- **Gestellte Aufgabe A**
Zählen Sie, in wie vielen Zeilen der Datensätze die Zeichenfolge „thin“ vorkommt. Nennen Sie nur die Zahl.

- **Textauszug**
——

Auf Basis dieser Länderberichtslage ist es nicht nachvollziehbar, dass der Beschwerdeführerin im Falle ihrer hypothetischen Rückkehr nach Syrien asylrelevante Verfolgung drohen würde. So sind in ihrer Heimatregion XXXX konservative Strömungen in Hinblick auf das islamische Frauenbild weniger stark ausgeprägt als in ländlichen Gebieten. Demnach war es ihr auch ihren eigenen Angaben zufolge möglich, dort neun Jahre lang die Schule zu besuchen und erfolgte ihre Ausreise aus Syrien nicht wegen einer konkret gegen sie als Frau gerichteten Verfolgung, sondern kriegerischen Auseinandersetzungen zwischen dem syrischen Regime und bewaffneten Rebellen. Zudem erscheint die aktuelle Situation für Frauen in Syrien unter der HTS geführten Regierung - trotz teilweise frauenverachtender Äußerungen - nicht derart prekär, dass die Beschwerdeführerin in Syrien mit maßgeblicher Wahrscheinlichkeit einer Verfolgung durch staatliche Behörden oder Private ausgesetzt gewesen wäre.

——

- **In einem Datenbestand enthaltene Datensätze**
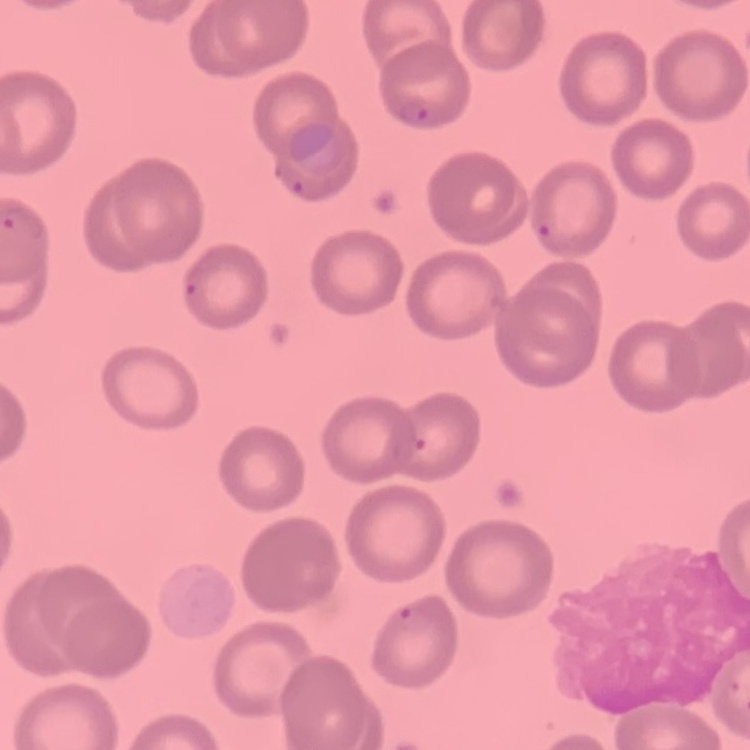

Summary:
  - Erythrocyte morphology: no rouleaux formation
  - Stain: Field's or Giemsa
  - Preparation: thin peripheral smear
  - Image type: one tile cut from a larger photomicrograph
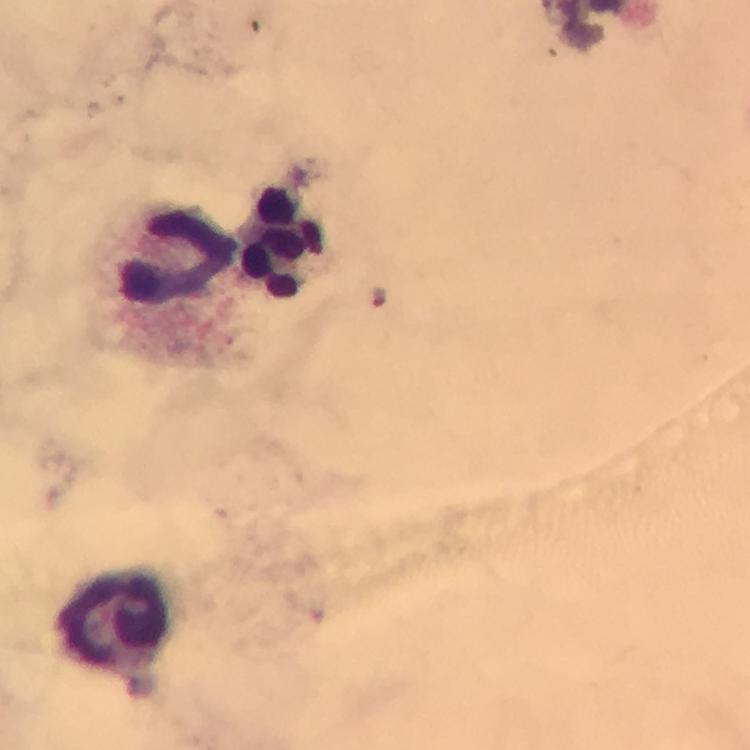

{
  "cropped_from": "a single field of view",
  "plasmodium_parasites": "none detected",
  "stain": "Giemsa",
  "preparation": "thick smear",
  "image_size": "750×750 pixels",
  "leukocyte_locations": "approximate centers as [x, y] in pixels: [284, 243], [179, 257], [117, 626]",
  "immersion_oil": "applied",
  "capture": "smartphone photograph through a microscope",
  "magnification": "100x",
  "context": "from a diagnostic examination for malaria"
}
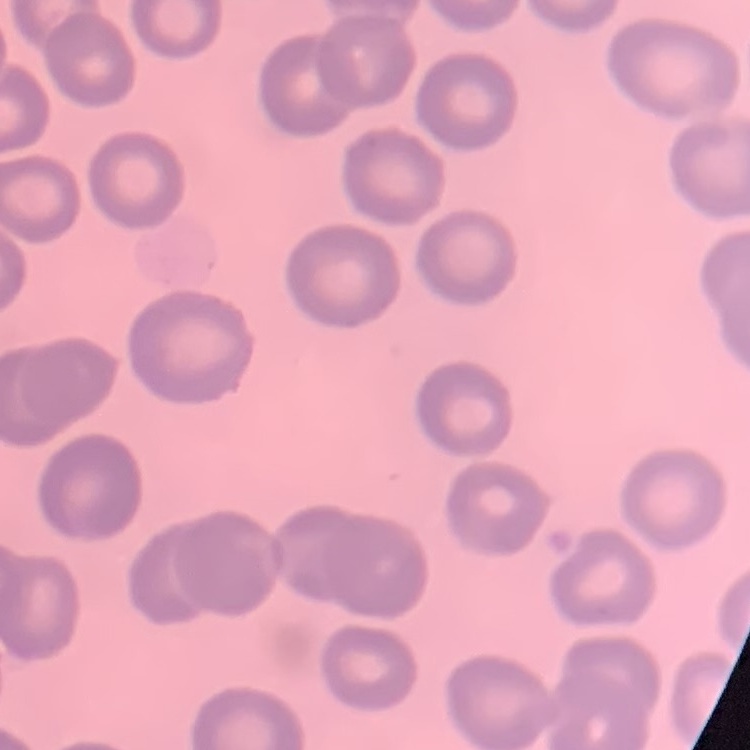

erythrocyte morphology = no rouleaux formation
image type = square crop of a larger photomicrograph
preparation = thin blood film
stain = Field's or Giemsa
Identify the blood parasite species.
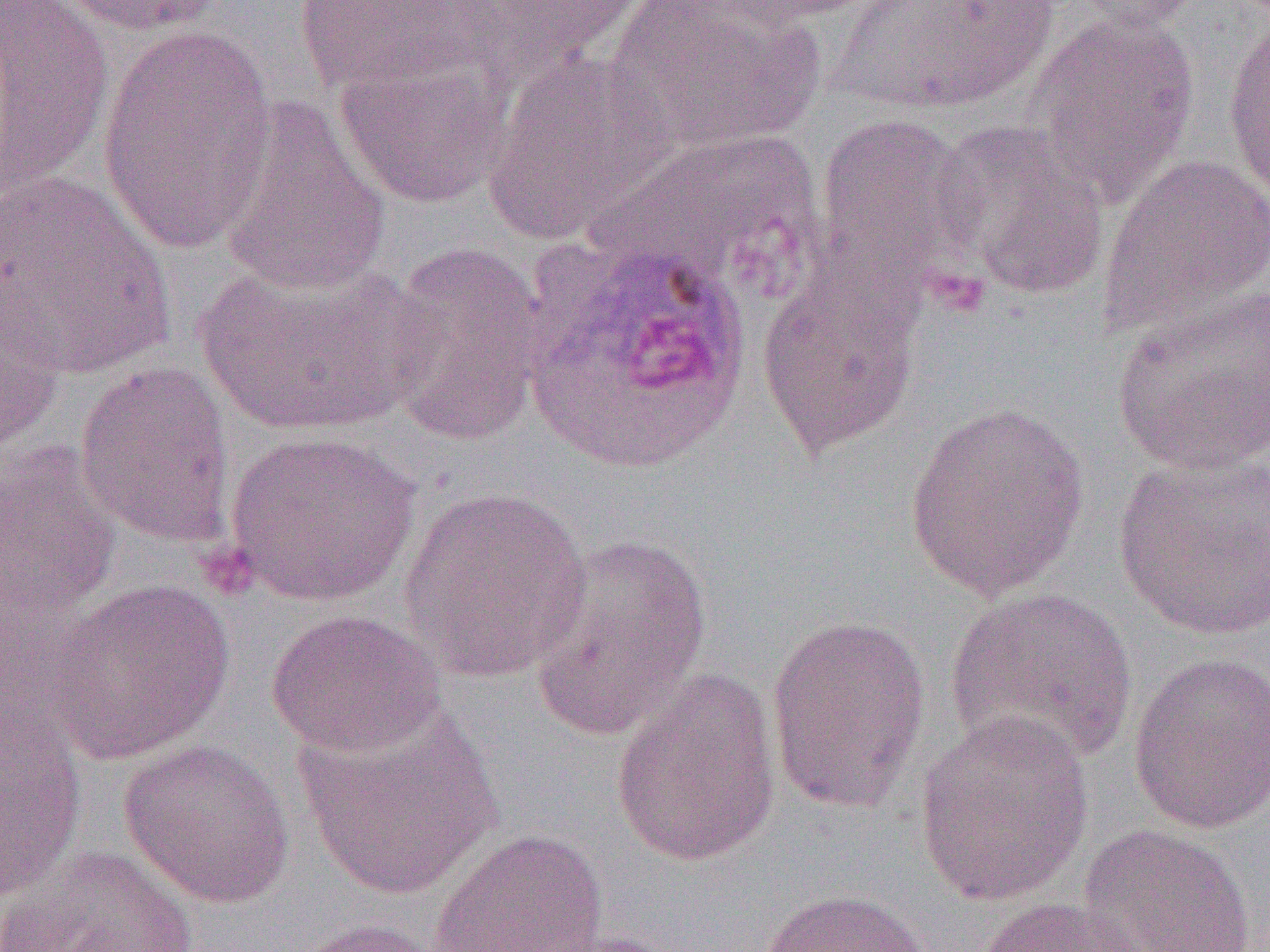
Plasmodium ovale.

——

- **Gestellte Aufgabe B**
Wie lange besuchte die Beschwerdeführerin laut dem Textauszug in ihrer Heimatregion die Schule?

- **Schriftliche Antwort A**
2

- **Schriftliche Antwort B**
Neun Jahre lang.